[Start of section]

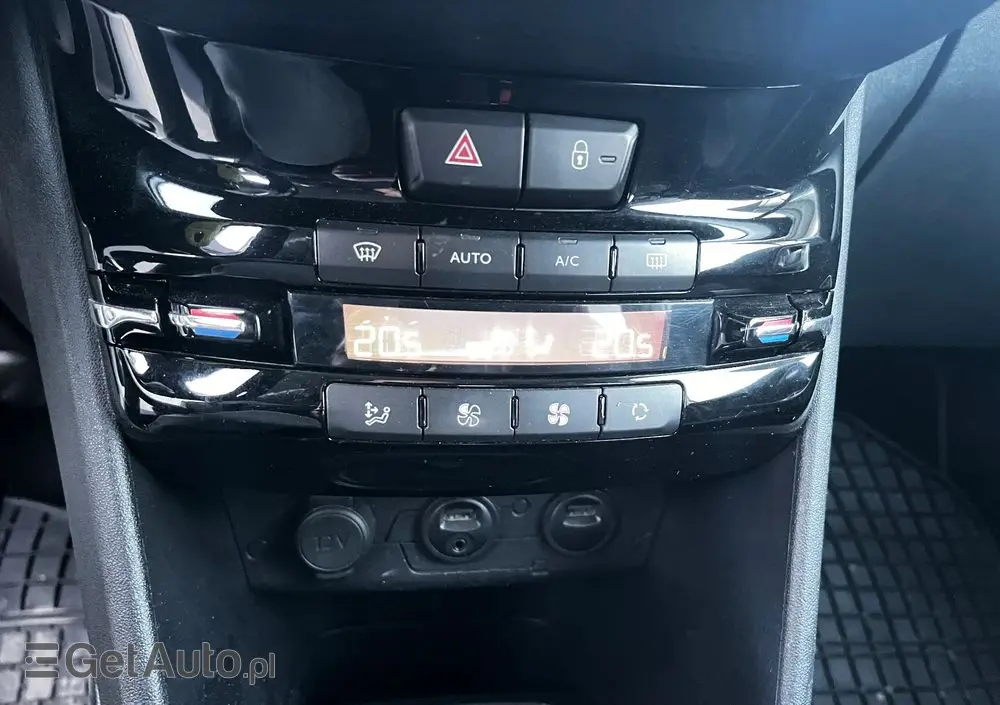 PEUGEOT 2008 120 VTI Business-Line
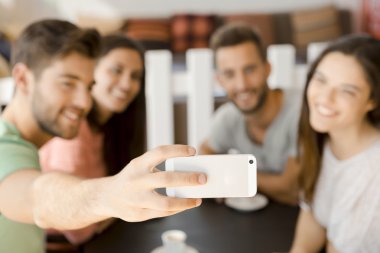 Grup selfie coffee shop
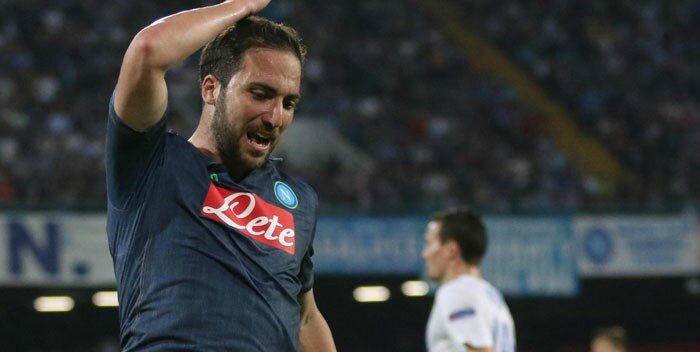 354833-gonzalo-higuain-gestures-700x352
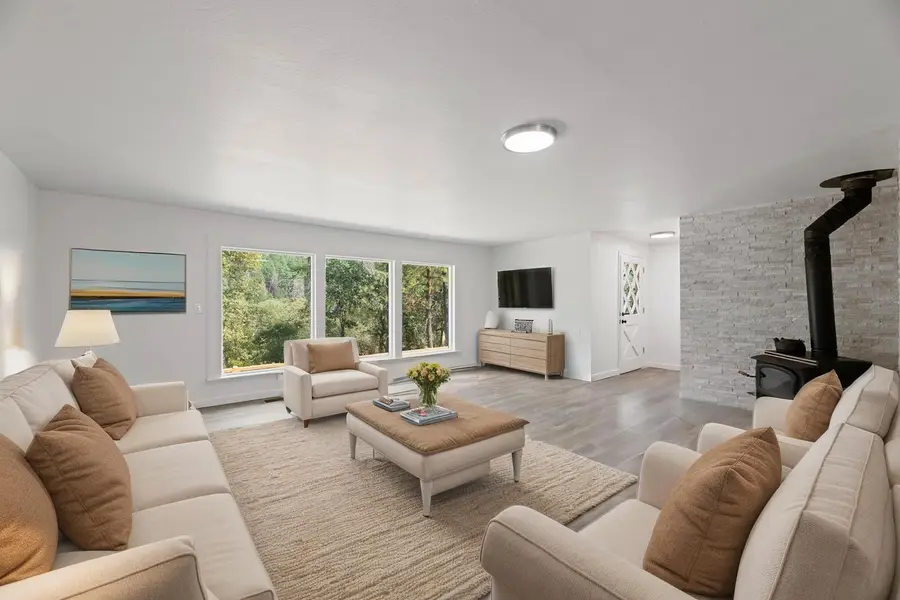 1100 Cantrall Road, Jacksonville, OR 97530 - #3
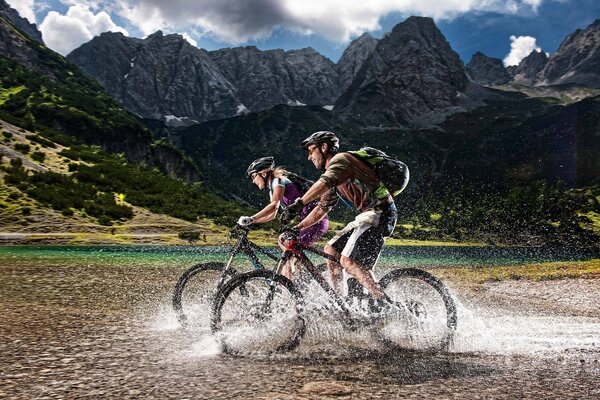 Ciclismo. Escursione in montagna in bicicletta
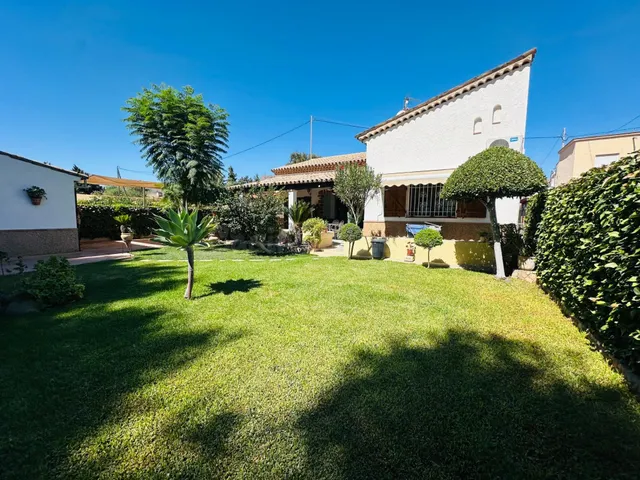 COQUETO CHALET A UN PASO DE LA CIUDAD! - foto 4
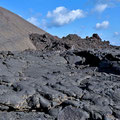 Im Vordergrund Pahoehoe Lava, in der Bildmitte ein jüngerer Strom aus "Aa" Lava.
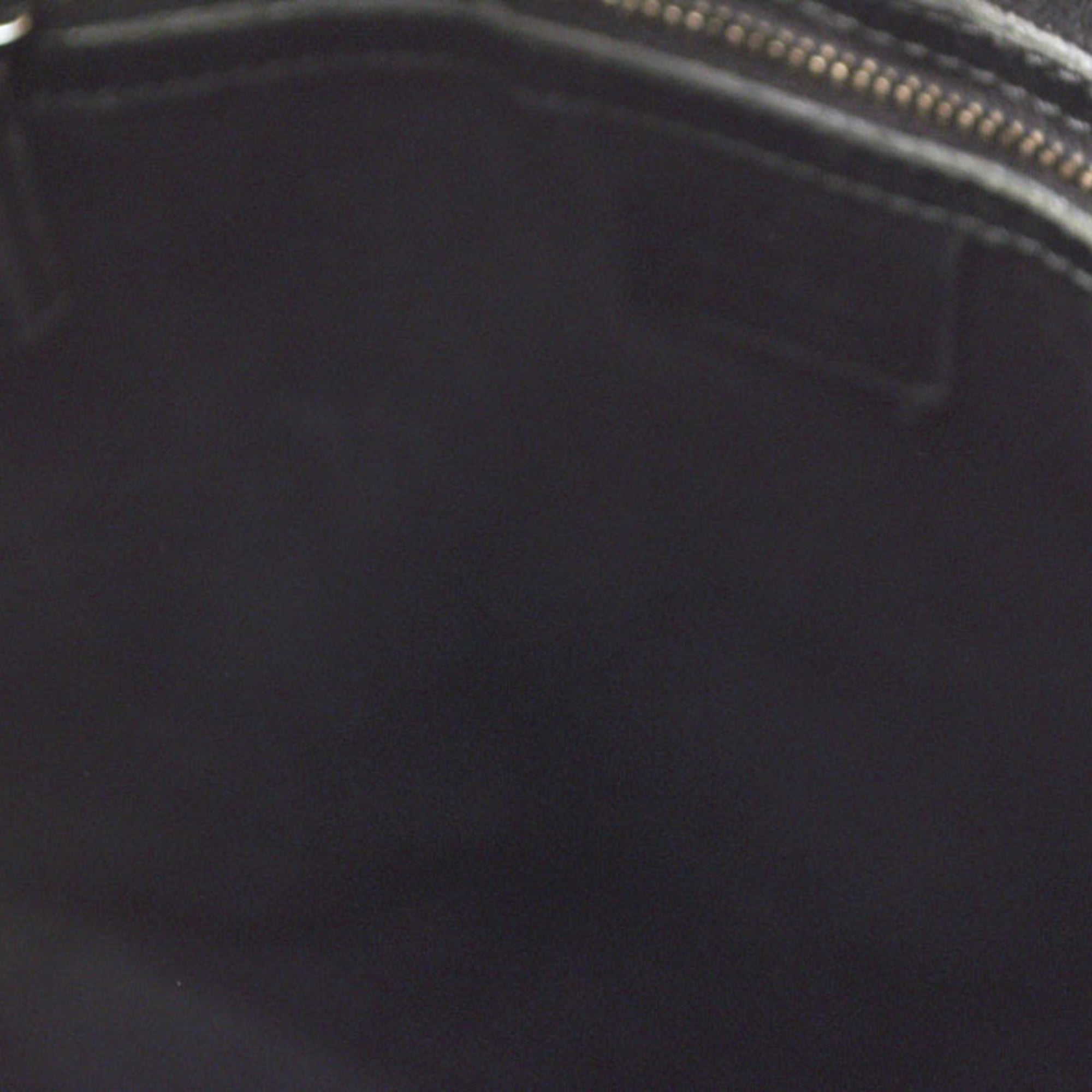 Gucci Black Gg Canvas Shoulder Bag (Pre-Owned)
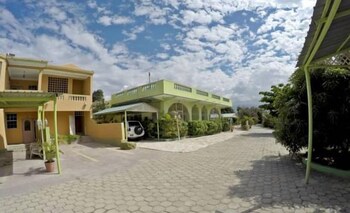 la cayenna hotel et restaurant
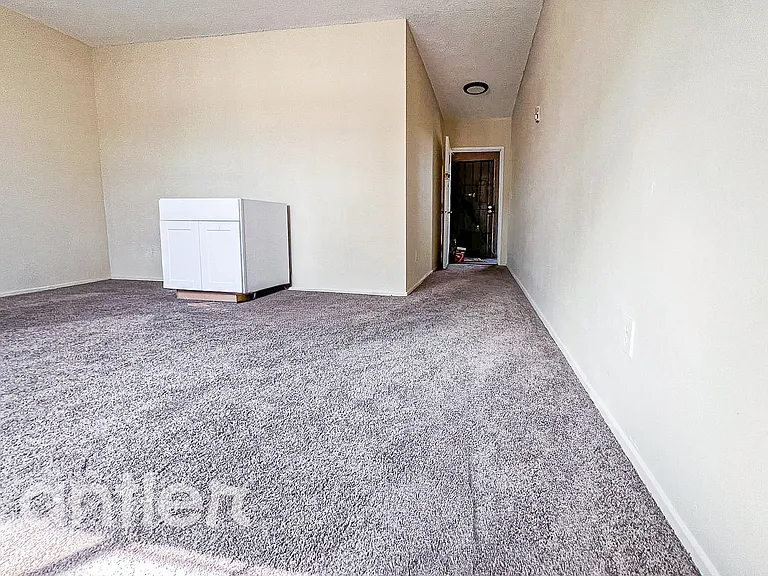 8734 Tobias Ave #B8 — Photo 3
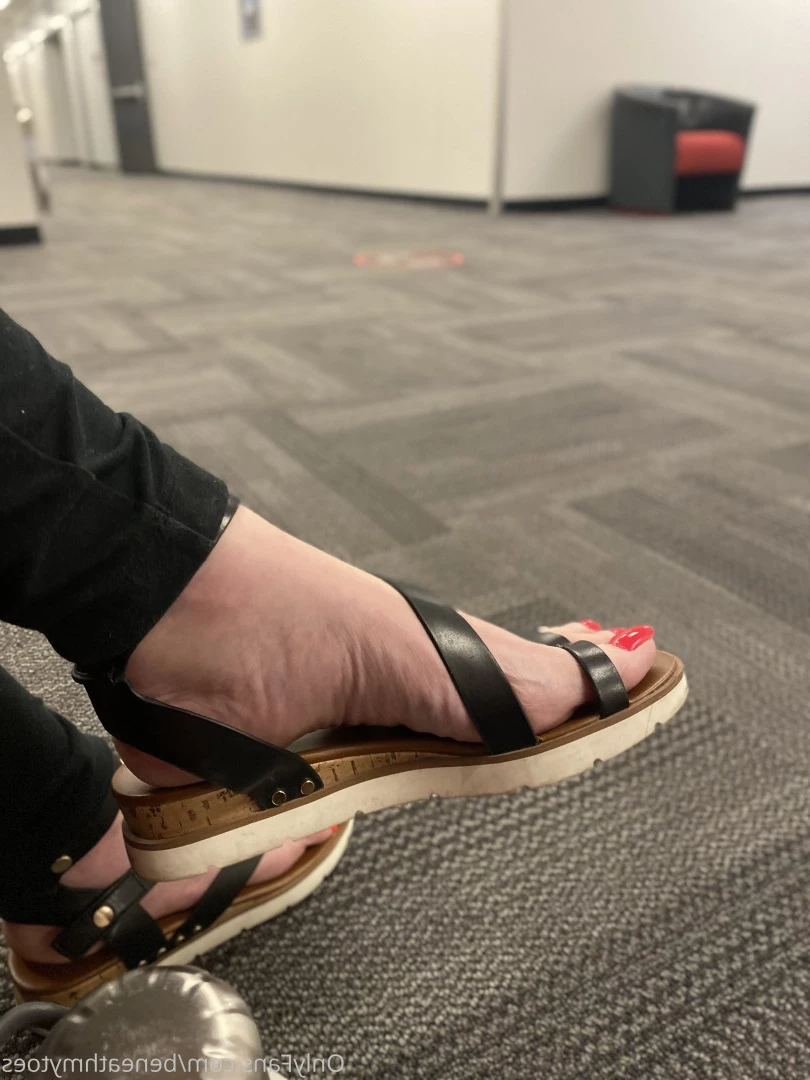 beneathmytoes Onlyfans leaked photo 7497426 on Hotleaks.tv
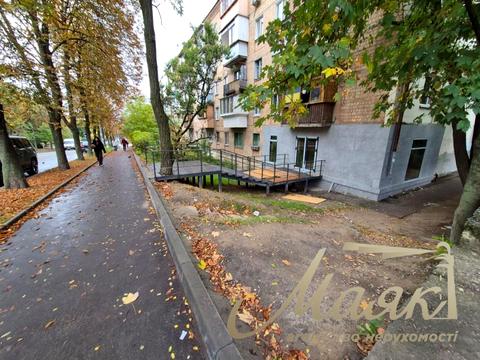 комерційна за адресою Перемишльська вул. (Червонопільська), 13/16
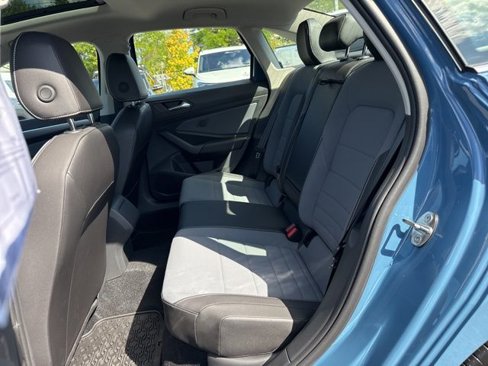 Certified 2025 Volkswagen Jetta SE image 24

[End of section]

◆ AIM OF THE EXERCISE
Write out each line exactly, from the one containing "Im Vordergrund Pahoehoe" through the end of the entries, and skip the pictures.

◆ THE ANSWER
 Im Vordergrund Pahoehoe Lava, in der Bildmitte ein jüngerer Strom aus "Aa" Lava.
 Gucci Black Gg Canvas Shoulder Bag (Pre-Owned)
 la cayenna hotel et restaurant
 8734 Tobias Ave #B8 — Photo 3
 beneathmytoes Onlyfans leaked photo 7497426 on Hotleaks.tv
 комерційна за адресою Перемишльська вул. (Червонопільська), 13/16
 Certified 2025 Volkswagen Jetta SE image 24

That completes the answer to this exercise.